What is wanted is an exact copy of all the entries.

* * * *

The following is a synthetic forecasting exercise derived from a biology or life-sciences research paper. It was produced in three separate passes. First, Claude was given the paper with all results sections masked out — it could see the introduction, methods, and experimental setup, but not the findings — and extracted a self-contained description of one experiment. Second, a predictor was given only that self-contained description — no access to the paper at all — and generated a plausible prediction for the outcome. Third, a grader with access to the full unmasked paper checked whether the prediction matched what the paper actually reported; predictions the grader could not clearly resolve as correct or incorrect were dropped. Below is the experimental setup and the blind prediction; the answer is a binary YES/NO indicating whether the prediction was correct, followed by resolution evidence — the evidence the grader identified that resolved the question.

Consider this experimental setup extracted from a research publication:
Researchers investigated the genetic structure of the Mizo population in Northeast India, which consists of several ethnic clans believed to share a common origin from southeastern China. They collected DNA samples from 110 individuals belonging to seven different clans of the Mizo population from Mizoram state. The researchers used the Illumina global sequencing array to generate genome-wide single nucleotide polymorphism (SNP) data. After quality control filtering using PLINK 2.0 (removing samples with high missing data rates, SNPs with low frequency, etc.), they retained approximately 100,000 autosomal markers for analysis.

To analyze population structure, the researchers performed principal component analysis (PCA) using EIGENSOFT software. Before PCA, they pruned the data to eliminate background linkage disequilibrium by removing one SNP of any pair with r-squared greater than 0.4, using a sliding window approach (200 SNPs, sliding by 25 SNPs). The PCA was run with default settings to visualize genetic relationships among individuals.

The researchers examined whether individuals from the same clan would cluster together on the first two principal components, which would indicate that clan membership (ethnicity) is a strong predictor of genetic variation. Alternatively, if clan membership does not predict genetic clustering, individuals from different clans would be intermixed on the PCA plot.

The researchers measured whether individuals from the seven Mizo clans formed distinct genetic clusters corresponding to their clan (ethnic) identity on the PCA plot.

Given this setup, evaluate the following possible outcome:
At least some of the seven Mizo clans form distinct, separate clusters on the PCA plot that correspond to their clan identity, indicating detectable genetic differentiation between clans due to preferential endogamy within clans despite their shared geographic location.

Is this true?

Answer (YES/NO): NO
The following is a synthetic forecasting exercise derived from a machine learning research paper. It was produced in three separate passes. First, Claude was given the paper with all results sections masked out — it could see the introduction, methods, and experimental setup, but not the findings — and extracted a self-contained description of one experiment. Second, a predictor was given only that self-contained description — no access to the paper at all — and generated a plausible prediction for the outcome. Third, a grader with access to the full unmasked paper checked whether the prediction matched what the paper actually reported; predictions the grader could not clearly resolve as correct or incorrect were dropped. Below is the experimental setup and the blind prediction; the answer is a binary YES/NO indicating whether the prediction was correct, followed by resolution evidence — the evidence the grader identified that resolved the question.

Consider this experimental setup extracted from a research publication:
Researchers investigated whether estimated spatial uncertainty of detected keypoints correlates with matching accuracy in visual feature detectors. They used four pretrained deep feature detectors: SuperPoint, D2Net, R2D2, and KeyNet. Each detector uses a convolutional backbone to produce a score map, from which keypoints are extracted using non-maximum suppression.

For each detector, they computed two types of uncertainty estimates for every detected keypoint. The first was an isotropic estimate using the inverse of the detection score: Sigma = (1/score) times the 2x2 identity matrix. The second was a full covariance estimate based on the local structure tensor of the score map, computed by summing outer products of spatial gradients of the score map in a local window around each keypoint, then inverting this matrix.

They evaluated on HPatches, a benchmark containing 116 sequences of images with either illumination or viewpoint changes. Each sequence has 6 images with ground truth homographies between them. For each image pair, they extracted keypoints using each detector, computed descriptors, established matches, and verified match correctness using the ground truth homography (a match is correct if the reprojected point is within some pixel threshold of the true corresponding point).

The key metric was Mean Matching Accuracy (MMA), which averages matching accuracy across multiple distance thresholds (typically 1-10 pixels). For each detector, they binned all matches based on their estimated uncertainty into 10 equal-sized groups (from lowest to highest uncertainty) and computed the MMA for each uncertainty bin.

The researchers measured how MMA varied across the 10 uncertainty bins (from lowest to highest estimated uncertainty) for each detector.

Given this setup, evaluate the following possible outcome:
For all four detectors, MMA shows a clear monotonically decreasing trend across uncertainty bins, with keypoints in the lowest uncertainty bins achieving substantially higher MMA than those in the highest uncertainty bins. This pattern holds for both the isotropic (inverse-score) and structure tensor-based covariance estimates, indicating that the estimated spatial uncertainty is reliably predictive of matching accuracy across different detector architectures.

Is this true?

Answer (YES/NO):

* * * *

■ Solution to this exercise ■
The following is a synthetic forecasting exercise derived from a biology or life-sciences research paper. It was produced in three separate passes. First, Claude was given the paper with all results sections masked out — it could see the introduction, methods, and experimental setup, but not the findings — and extracted a self-contained description of one experiment. Second, a predictor was given only that self-contained description — no access to the paper at all — and generated a plausible prediction for the outcome. Third, a grader with access to the full unmasked paper checked whether the prediction matched what the paper actually reported; predictions the grader could not clearly resolve as correct or incorrect were dropped. Below is the experimental setup and the blind prediction; the answer is a binary YES/NO indicating whether the prediction was correct, followed by resolution evidence — the evidence the grader identified that resolved the question.

Consider this experimental setup extracted from a research publication:
Researchers investigated the genetic structure of the Mizo population in Northeast India, which consists of several ethnic clans believed to share a common origin from southeastern China. They collected DNA samples from 110 individuals belonging to seven different clans of the Mizo population from Mizoram state. The researchers used the Illumina global sequencing array to generate genome-wide single nucleotide polymorphism (SNP) data. After quality control filtering using PLINK 2.0 (removing samples with high missing data rates, SNPs with low frequency, etc.), they retained approximately 100,000 autosomal markers for analysis.

To analyze population structure, the researchers performed principal component analysis (PCA) using EIGENSOFT software. Before PCA, they pruned the data to eliminate background linkage disequilibrium by removing one SNP of any pair with r-squared greater than 0.4, using a sliding window approach (200 SNPs, sliding by 25 SNPs). The PCA was run with default settings to visualize genetic relationships among individuals.

The researchers examined whether individuals from the same clan would cluster together on the first two principal components, which would indicate that clan membership (ethnicity) is a strong predictor of genetic variation. Alternatively, if clan membership does not predict genetic clustering, individuals from different clans would be intermixed on the PCA plot.

The researchers measured whether individuals from the seven Mizo clans formed distinct genetic clusters corresponding to their clan (ethnic) identity on the PCA plot.

Given this setup, evaluate the following possible outcome:
At least some of the seven Mizo clans form distinct, separate clusters on the PCA plot that correspond to their clan identity, indicating detectable genetic differentiation between clans due to preferential endogamy within clans despite their shared geographic location.

Is this true?

Answer (YES/NO): NO
The following is a synthetic forecasting exercise derived from a machine learning research paper. It was produced in three separate passes. First, Claude was given the paper with all results sections masked out — it could see the introduction, methods, and experimental setup, but not the findings — and extracted a self-contained description of one experiment. Second, a predictor was given only that self-contained description — no access to the paper at all — and generated a plausible prediction for the outcome. Third, a grader with access to the full unmasked paper checked whether the prediction matched what the paper actually reported; predictions the grader could not clearly resolve as correct or incorrect were dropped. Below is the experimental setup and the blind prediction; the answer is a binary YES/NO indicating whether the prediction was correct, followed by resolution evidence — the evidence the grader identified that resolved the question.

Consider this experimental setup extracted from a research publication:
Researchers investigated whether estimated spatial uncertainty of detected keypoints correlates with matching accuracy in visual feature detectors. They used four pretrained deep feature detectors: SuperPoint, D2Net, R2D2, and KeyNet. Each detector uses a convolutional backbone to produce a score map, from which keypoints are extracted using non-maximum suppression.

For each detector, they computed two types of uncertainty estimates for every detected keypoint. The first was an isotropic estimate using the inverse of the detection score: Sigma = (1/score) times the 2x2 identity matrix. The second was a full covariance estimate based on the local structure tensor of the score map, computed by summing outer products of spatial gradients of the score map in a local window around each keypoint, then inverting this matrix.

They evaluated on HPatches, a benchmark containing 116 sequences of images with either illumination or viewpoint changes. Each sequence has 6 images with ground truth homographies between them. For each image pair, they extracted keypoints using each detector, computed descriptors, established matches, and verified match correctness using the ground truth homography (a match is correct if the reprojected point is within some pixel threshold of the true corresponding point).

The key metric was Mean Matching Accuracy (MMA), which averages matching accuracy across multiple distance thresholds (typically 1-10 pixels). For each detector, they binned all matches based on their estimated uncertainty into 10 equal-sized groups (from lowest to highest uncertainty) and computed the MMA for each uncertainty bin.

The researchers measured how MMA varied across the 10 uncertainty bins (from lowest to highest estimated uncertainty) for each detector.

Given this setup, evaluate the following possible outcome:
For all four detectors, MMA shows a clear monotonically decreasing trend across uncertainty bins, with keypoints in the lowest uncertainty bins achieving substantially higher MMA than those in the highest uncertainty bins. This pattern holds for both the isotropic (inverse-score) and structure tensor-based covariance estimates, indicating that the estimated spatial uncertainty is reliably predictive of matching accuracy across different detector architectures.

Is this true?

Answer (YES/NO):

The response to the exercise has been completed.